Northam drew on his experience as a child neurologist when discussing the need to evaluate school start times. He said he understands that adolescents go to sleep later and wake up later than adults.

“We’re asking our teenagers – we’re not asking them, we’re telling them – to start school at 7, 7:30 in the morning. So, if you talk about issues like conduct problems or attention problems or learning disabilities, a lot of those can be related to not getting enough sleep at night,” he said.

One solution?  Standardize the pay scale across Virginia for all teachers regardless of where they live — from Fairfax to Floyd; from Virginia Beach to Bath County.

The Virginia Constitution is very clear on this matter.  Article VIII, Section 1:

The General Assembly shall provide for a system of free public elementary and secondary schools for all children of school age throughout the Commonwealth, and shall seek to ensure that an educational program of high quality is established and continually maintained.

As it stands today, the Virginia School Board Association has done a masterful job of tying up and balkanizing 134 different localities across the Commonwealth, forcing the VSBA to be relied upon in a manner that the Virginia Association of Counties (VACO) or the Virginia Municipal League (VML) could only dream of controlling their boards of supervisors or city councillors — a dream that neither VACO nor VML would contemplate in the slightest, but one that VSBA uses to funnel and control the cash sluices at their annual confab in Williamsburg… and all on the taxpayer dime.

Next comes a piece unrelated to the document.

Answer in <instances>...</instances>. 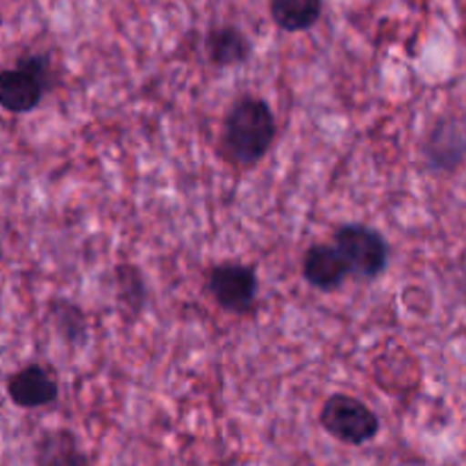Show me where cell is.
<instances>
[{"mask_svg": "<svg viewBox=\"0 0 466 466\" xmlns=\"http://www.w3.org/2000/svg\"><path fill=\"white\" fill-rule=\"evenodd\" d=\"M48 86V59L27 55L0 76V103L9 114H27L39 105Z\"/></svg>", "mask_w": 466, "mask_h": 466, "instance_id": "obj_3", "label": "cell"}, {"mask_svg": "<svg viewBox=\"0 0 466 466\" xmlns=\"http://www.w3.org/2000/svg\"><path fill=\"white\" fill-rule=\"evenodd\" d=\"M441 150H451V155L460 162L466 146L455 127H449V130L446 127H435V132L431 137V144H428V157H431L432 164L441 157Z\"/></svg>", "mask_w": 466, "mask_h": 466, "instance_id": "obj_11", "label": "cell"}, {"mask_svg": "<svg viewBox=\"0 0 466 466\" xmlns=\"http://www.w3.org/2000/svg\"><path fill=\"white\" fill-rule=\"evenodd\" d=\"M205 50H208V57L217 66H237V64H244L250 57V41L237 27L221 25L208 32Z\"/></svg>", "mask_w": 466, "mask_h": 466, "instance_id": "obj_8", "label": "cell"}, {"mask_svg": "<svg viewBox=\"0 0 466 466\" xmlns=\"http://www.w3.org/2000/svg\"><path fill=\"white\" fill-rule=\"evenodd\" d=\"M349 273V264L337 246L317 244L305 253L303 276L317 289H335Z\"/></svg>", "mask_w": 466, "mask_h": 466, "instance_id": "obj_7", "label": "cell"}, {"mask_svg": "<svg viewBox=\"0 0 466 466\" xmlns=\"http://www.w3.org/2000/svg\"><path fill=\"white\" fill-rule=\"evenodd\" d=\"M271 18L285 32L309 30L321 18V0H271Z\"/></svg>", "mask_w": 466, "mask_h": 466, "instance_id": "obj_10", "label": "cell"}, {"mask_svg": "<svg viewBox=\"0 0 466 466\" xmlns=\"http://www.w3.org/2000/svg\"><path fill=\"white\" fill-rule=\"evenodd\" d=\"M35 466H91L68 431H53L36 446Z\"/></svg>", "mask_w": 466, "mask_h": 466, "instance_id": "obj_9", "label": "cell"}, {"mask_svg": "<svg viewBox=\"0 0 466 466\" xmlns=\"http://www.w3.org/2000/svg\"><path fill=\"white\" fill-rule=\"evenodd\" d=\"M335 246L344 255L349 271L353 276L371 280L385 271L390 248H387L385 237L373 228L360 226V223L337 228Z\"/></svg>", "mask_w": 466, "mask_h": 466, "instance_id": "obj_4", "label": "cell"}, {"mask_svg": "<svg viewBox=\"0 0 466 466\" xmlns=\"http://www.w3.org/2000/svg\"><path fill=\"white\" fill-rule=\"evenodd\" d=\"M403 466H423V464H419V462H412V464H403Z\"/></svg>", "mask_w": 466, "mask_h": 466, "instance_id": "obj_12", "label": "cell"}, {"mask_svg": "<svg viewBox=\"0 0 466 466\" xmlns=\"http://www.w3.org/2000/svg\"><path fill=\"white\" fill-rule=\"evenodd\" d=\"M7 394L18 408H44L57 399V382L39 364L18 369L7 380Z\"/></svg>", "mask_w": 466, "mask_h": 466, "instance_id": "obj_6", "label": "cell"}, {"mask_svg": "<svg viewBox=\"0 0 466 466\" xmlns=\"http://www.w3.org/2000/svg\"><path fill=\"white\" fill-rule=\"evenodd\" d=\"M276 139V116L267 100L244 96L230 107L223 127L228 153L239 164H255Z\"/></svg>", "mask_w": 466, "mask_h": 466, "instance_id": "obj_1", "label": "cell"}, {"mask_svg": "<svg viewBox=\"0 0 466 466\" xmlns=\"http://www.w3.org/2000/svg\"><path fill=\"white\" fill-rule=\"evenodd\" d=\"M209 291L228 312H246L258 296V276L241 264H221L209 276Z\"/></svg>", "mask_w": 466, "mask_h": 466, "instance_id": "obj_5", "label": "cell"}, {"mask_svg": "<svg viewBox=\"0 0 466 466\" xmlns=\"http://www.w3.org/2000/svg\"><path fill=\"white\" fill-rule=\"evenodd\" d=\"M319 421L328 435L350 446L367 444L380 431V421L373 410L349 394L330 396L323 403Z\"/></svg>", "mask_w": 466, "mask_h": 466, "instance_id": "obj_2", "label": "cell"}]
</instances>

Teachers are often the victims of budget tussles as the VSBA counsels administrators to “make it hurt” when any form of oversight is imposed within a locality.  Thus administrators are protected while teachers and students are wounded unnecessarily in order to procure and retain political and budgetary power.

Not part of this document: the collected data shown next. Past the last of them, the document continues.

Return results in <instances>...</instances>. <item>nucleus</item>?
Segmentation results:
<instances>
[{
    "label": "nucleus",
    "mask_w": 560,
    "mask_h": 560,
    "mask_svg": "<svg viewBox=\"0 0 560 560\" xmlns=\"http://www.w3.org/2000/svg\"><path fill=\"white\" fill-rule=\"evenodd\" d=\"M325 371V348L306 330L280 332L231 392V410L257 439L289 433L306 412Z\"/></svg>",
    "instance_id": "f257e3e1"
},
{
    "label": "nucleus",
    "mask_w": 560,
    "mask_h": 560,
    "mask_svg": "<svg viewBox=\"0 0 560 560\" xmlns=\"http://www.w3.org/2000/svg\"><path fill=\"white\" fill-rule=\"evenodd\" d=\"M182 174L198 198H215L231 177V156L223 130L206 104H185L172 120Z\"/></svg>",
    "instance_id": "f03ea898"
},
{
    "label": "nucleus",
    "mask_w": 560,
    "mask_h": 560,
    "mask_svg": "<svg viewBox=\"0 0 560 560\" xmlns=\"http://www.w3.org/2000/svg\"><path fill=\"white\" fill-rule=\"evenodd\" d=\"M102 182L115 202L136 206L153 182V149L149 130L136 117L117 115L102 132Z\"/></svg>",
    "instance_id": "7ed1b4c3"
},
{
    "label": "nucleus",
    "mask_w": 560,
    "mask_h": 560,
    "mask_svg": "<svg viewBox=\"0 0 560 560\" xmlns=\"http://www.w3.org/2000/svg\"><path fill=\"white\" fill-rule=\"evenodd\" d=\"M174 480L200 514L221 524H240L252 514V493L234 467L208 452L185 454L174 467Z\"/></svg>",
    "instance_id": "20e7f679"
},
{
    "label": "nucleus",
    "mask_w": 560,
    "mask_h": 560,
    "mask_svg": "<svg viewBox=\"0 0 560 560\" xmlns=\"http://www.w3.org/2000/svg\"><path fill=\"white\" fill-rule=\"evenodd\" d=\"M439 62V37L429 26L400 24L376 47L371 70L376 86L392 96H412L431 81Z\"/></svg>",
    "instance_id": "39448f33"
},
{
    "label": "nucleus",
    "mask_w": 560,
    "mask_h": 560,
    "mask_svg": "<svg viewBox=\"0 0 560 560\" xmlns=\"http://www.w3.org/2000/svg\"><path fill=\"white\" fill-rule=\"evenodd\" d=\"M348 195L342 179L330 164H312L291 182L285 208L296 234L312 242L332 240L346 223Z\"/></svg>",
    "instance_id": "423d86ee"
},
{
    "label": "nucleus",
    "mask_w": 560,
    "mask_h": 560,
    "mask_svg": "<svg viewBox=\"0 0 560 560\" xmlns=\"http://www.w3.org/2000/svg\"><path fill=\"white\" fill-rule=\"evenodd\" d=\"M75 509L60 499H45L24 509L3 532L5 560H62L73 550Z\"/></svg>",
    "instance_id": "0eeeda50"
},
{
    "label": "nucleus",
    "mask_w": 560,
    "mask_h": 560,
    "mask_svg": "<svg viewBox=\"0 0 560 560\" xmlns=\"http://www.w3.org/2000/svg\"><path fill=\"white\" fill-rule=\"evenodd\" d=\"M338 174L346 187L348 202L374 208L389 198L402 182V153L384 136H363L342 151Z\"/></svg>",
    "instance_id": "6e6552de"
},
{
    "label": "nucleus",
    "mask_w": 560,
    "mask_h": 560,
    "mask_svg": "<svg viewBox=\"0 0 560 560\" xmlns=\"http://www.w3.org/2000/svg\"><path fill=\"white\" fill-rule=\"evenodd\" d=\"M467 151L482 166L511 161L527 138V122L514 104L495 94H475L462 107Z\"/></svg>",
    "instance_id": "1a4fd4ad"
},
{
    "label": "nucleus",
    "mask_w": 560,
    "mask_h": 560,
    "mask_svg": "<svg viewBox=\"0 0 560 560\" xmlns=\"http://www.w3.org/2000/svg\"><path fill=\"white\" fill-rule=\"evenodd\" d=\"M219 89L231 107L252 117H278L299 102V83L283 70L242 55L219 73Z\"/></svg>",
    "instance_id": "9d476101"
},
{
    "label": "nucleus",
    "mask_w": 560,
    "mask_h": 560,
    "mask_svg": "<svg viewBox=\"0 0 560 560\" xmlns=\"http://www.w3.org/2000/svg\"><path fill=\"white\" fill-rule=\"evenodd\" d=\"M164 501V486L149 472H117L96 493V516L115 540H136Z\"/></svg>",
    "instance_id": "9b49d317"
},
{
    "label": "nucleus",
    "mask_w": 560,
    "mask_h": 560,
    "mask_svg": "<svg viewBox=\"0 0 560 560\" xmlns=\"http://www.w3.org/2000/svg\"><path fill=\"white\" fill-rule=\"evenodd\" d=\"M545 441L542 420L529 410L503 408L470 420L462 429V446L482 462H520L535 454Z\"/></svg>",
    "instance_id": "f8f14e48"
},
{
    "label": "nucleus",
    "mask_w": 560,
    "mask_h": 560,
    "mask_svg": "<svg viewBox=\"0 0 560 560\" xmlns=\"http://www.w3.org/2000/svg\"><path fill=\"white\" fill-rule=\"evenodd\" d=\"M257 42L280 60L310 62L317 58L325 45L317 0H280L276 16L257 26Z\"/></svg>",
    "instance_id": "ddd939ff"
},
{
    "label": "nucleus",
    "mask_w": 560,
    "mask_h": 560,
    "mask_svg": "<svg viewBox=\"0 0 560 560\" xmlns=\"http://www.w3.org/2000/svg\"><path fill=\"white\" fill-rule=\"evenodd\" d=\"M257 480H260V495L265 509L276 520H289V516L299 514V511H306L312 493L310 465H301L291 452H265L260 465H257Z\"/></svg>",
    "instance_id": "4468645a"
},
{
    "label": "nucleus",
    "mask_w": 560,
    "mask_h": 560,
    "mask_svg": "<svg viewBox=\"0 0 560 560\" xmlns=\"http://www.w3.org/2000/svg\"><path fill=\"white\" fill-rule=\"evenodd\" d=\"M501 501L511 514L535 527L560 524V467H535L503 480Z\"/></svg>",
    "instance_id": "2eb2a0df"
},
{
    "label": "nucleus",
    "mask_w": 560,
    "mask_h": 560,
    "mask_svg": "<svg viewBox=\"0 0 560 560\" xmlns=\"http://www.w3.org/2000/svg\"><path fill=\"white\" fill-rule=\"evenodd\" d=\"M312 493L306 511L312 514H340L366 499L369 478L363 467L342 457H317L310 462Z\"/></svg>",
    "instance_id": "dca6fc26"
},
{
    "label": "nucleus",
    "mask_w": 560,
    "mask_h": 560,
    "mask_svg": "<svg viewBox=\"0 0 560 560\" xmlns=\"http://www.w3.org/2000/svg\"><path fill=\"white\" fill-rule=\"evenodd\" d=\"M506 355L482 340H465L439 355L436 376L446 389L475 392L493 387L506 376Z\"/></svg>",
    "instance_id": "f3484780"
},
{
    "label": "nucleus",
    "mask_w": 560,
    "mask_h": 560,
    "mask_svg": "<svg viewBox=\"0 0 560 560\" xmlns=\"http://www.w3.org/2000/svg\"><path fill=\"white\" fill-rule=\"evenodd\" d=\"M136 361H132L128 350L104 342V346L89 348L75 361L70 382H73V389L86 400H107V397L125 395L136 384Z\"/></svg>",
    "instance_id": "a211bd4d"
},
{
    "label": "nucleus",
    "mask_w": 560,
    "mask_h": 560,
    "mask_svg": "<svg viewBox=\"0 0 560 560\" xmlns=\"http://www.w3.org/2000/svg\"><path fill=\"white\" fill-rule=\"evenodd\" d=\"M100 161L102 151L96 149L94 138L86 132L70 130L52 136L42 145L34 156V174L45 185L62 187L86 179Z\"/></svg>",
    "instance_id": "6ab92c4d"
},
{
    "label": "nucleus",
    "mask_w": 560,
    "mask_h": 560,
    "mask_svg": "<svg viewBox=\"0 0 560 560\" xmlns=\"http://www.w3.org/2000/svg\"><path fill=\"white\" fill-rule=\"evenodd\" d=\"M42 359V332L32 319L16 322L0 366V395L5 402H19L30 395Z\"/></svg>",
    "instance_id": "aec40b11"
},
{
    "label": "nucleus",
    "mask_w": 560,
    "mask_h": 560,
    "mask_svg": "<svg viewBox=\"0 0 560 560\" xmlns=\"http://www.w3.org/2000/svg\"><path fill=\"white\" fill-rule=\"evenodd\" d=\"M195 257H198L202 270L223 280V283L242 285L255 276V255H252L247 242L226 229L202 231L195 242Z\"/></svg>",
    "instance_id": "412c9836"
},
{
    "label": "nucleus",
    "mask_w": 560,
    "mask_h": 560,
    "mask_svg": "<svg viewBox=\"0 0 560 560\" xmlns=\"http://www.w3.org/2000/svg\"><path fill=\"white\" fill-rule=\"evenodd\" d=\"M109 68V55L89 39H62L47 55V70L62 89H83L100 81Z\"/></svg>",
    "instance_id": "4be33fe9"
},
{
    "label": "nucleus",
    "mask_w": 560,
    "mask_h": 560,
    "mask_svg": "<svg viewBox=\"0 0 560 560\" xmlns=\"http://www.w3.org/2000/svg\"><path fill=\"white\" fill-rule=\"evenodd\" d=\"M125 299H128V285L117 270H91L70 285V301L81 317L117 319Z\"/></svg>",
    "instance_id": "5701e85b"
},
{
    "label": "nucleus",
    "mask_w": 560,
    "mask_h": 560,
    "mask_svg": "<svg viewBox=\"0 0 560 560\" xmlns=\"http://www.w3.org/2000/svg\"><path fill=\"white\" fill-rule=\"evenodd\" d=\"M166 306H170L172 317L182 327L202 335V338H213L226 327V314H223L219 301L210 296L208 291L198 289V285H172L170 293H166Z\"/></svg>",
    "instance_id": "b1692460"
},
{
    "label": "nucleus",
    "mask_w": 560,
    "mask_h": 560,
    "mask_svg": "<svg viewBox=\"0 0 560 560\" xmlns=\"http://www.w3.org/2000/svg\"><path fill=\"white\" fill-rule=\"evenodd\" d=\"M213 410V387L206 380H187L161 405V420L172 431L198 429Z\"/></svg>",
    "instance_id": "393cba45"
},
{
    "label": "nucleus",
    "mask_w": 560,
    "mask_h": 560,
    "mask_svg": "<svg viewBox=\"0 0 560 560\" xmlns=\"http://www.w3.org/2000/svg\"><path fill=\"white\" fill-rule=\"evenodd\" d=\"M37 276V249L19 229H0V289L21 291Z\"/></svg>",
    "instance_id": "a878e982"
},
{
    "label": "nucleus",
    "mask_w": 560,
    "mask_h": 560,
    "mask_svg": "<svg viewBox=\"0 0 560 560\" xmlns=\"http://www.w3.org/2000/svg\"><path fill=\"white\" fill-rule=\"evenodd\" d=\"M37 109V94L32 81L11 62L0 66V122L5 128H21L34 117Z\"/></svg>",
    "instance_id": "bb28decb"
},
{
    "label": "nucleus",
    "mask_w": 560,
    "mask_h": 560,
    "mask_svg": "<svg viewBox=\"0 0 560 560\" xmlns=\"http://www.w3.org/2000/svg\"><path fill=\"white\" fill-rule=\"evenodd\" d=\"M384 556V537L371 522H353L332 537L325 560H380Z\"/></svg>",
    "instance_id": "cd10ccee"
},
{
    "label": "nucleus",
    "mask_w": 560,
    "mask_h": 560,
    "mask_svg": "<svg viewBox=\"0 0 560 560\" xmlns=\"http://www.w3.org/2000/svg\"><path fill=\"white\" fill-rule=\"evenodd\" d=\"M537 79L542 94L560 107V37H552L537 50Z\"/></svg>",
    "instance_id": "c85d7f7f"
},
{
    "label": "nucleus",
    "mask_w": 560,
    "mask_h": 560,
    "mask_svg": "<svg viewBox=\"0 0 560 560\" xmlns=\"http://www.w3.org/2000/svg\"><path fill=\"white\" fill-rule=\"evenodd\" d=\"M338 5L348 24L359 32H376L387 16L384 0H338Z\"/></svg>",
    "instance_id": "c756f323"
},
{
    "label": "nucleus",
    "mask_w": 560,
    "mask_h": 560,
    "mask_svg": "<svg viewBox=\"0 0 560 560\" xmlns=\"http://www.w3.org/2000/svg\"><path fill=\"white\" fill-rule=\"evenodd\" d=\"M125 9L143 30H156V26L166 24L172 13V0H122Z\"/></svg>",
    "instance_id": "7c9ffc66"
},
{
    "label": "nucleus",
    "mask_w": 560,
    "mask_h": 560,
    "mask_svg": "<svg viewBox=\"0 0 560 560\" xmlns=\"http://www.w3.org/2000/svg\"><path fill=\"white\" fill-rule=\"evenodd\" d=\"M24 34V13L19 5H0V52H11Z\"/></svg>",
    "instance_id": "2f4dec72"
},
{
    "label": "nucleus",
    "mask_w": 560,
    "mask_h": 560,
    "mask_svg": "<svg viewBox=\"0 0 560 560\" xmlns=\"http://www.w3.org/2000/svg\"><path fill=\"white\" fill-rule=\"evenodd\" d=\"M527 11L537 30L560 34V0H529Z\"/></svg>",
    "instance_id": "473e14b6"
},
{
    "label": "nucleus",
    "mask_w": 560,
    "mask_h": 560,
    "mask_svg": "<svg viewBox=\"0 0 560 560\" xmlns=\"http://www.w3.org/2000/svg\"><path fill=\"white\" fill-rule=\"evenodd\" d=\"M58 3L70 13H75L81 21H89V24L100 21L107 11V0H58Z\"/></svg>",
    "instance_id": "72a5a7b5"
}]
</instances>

At a snap, the vast majority of personnel issues could be resolved if the General Assembly — in fulfillment of its constitutional duties — simply set the pay scale for teachers across Virginia, thus ending the ability for the VSBA to leverage teachers against their own communities and putting a stop to government-by-cabal in Virginia’s localities.

Such a move would be radical indeed, but it would certainly work to the benefit of Virginia’s teachers, who often find themselves wandering from community to community in search of better pay.  Moreover, with education being a state constitutional mandate, linking teachers salaries to the state budget in a clear and direct way would bring the impact of teacher professional standards directly to those who set the pace — our friend in Richmond, not the local courthouse.

One can readily agree that teachers salaries should rise in Virginia.  Yet such an increase should be made fair and equitable across the board, regardless as to where one lives and in spite of the Local Composite Index.

Setting one standard across Virginia for teachers salaries according to a state pay scale — and increasing salaries in rural localities where the budget gaps are tightest — would be a massive step in the right direction for education reform.  Certainly the cabals will attempt to take advantage of it, but standardized pay for administrators would be a logical and even necessary second step.